Grabbing the two handles on each side of the gargoyle, he swiveled the gun around and took aim. The dragon wasn’t moving much but the winds this high up would cause even the largest rounds to be buffeted by some tempest. Reading the dials behind the gargoyle’s ears, he adjusted Bertha with millimeter precision until the iron sights lined up perfectly with the readings. Then he fired. Nothing happened at first, and then a dull thump followed by a whoosh was heard, like a corkscrew popping off a particularly fine champagne. Cody took a deep breath, breathing in the smog around him, yes, very fine indeed.

The ball was made up of condensed Iridium, the heaviest metal in all the Isles. Simply the amount of firepower needed to get a bullet version moving is extraordinary, not to mention a cannon sized projectile. A merchant ship like this one would need to make a profit of a couple hundred Florins to justify firing it just once, but Cody thought that the situation would allow it in this case.

The ball arced through the air, having to make them be fired at a higher angle on account of the massive drop off. With everlasting slowness, it neared the winged creature before impacting it straight in the chest, crumpling it, sending the monster flying, causing the wings to flop forward and cover the wound like a mother protecting its newborn son.

“Yes.” Cody cried, but his triumph was short lived as he heard pop, a pop that every mariner feared. It seemed the constant barrage of pellets have finally breached the balloon’s protective metal layering, exposing it and allowing a knuckle-puncher to penetrate the thick hide of the ship’s life preserver. With alarming velocity the ship descended, no longer being under fire by the enemy, for why waste the bullets? The deck was strangely silent as the clouds enveloped the Blue Wattle save for the groaning of the wounded.

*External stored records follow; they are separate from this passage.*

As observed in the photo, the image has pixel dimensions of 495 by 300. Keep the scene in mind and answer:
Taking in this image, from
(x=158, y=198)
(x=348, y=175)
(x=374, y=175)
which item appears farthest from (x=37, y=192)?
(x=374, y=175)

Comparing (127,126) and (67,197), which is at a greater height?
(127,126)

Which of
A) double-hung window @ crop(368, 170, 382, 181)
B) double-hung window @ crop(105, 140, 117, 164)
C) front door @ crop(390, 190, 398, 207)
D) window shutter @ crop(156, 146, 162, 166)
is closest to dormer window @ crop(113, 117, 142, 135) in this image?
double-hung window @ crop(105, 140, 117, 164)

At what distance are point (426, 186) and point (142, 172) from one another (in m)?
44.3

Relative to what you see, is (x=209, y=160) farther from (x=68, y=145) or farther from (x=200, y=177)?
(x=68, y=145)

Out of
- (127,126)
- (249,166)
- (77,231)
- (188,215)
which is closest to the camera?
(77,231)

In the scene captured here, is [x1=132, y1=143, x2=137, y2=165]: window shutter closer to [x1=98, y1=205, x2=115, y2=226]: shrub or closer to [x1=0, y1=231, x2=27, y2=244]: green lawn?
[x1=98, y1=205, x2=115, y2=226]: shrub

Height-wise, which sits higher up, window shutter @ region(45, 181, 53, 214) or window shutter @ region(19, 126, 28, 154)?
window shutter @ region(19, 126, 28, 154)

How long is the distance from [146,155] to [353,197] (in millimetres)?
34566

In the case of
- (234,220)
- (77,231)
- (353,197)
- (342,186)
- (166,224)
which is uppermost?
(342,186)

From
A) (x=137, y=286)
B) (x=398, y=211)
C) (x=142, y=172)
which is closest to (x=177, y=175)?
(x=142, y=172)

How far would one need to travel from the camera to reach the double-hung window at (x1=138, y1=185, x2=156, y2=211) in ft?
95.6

Through the fog, three rings were sounded from the ship’s bell. The sign for a roll call. With aching joints, only now realizing how tired he was, Cody made his way to the middle of the deck and joined the line of men standing stiff backed, waiting for an order.

“Gentlemen.” The captain said, a rusty man, with rings embedded into his leather skin around his eyes from countless years of wearing the goggles.

“It seems the hour is upon us.” He said as he descended the stairs from the Quarterdeck, the chain and metal screeching under his weight.

“I want you to know how proud I am of you, every single one of you. I couldn’t have asked for a finer crew.” He said as he stopped in front of Cody, patting him in the shoulder before moving on.

“And here I give the final order.” He said, stopping at the end of the line and facing the scarred, wind bitten Aeronauts.

He grinned. “You are given leave of all duties and responsibilities on the Blue Wattle. We have-” he checked his pocket watch. “Seven minutes and fort-nine seconds until impact. It has been an honor gentlemen, dismissed.”

Everyone sagged, while a few went to ease the pain of others. Most, like Cody, went to the side to look at the sky one last time. The blue ever vastness of the great Air-sea that captured many a young boy’s heart, promising adventure and glory for the daring. The clouds parted to reveal all its infinite beauty in dawning sun, blinding the sailors yet none looked away, not now.

Cody sighed, he had dreams, aspirations, goals like every sailor on this boat. To own a ship of his very own, with sixteen Artillery guns and a golden figurehead, to be the greatest Aeronaut the world had ever seen. But it seems it was not to be, Cody let out a single tear before the ship descended into the Depths.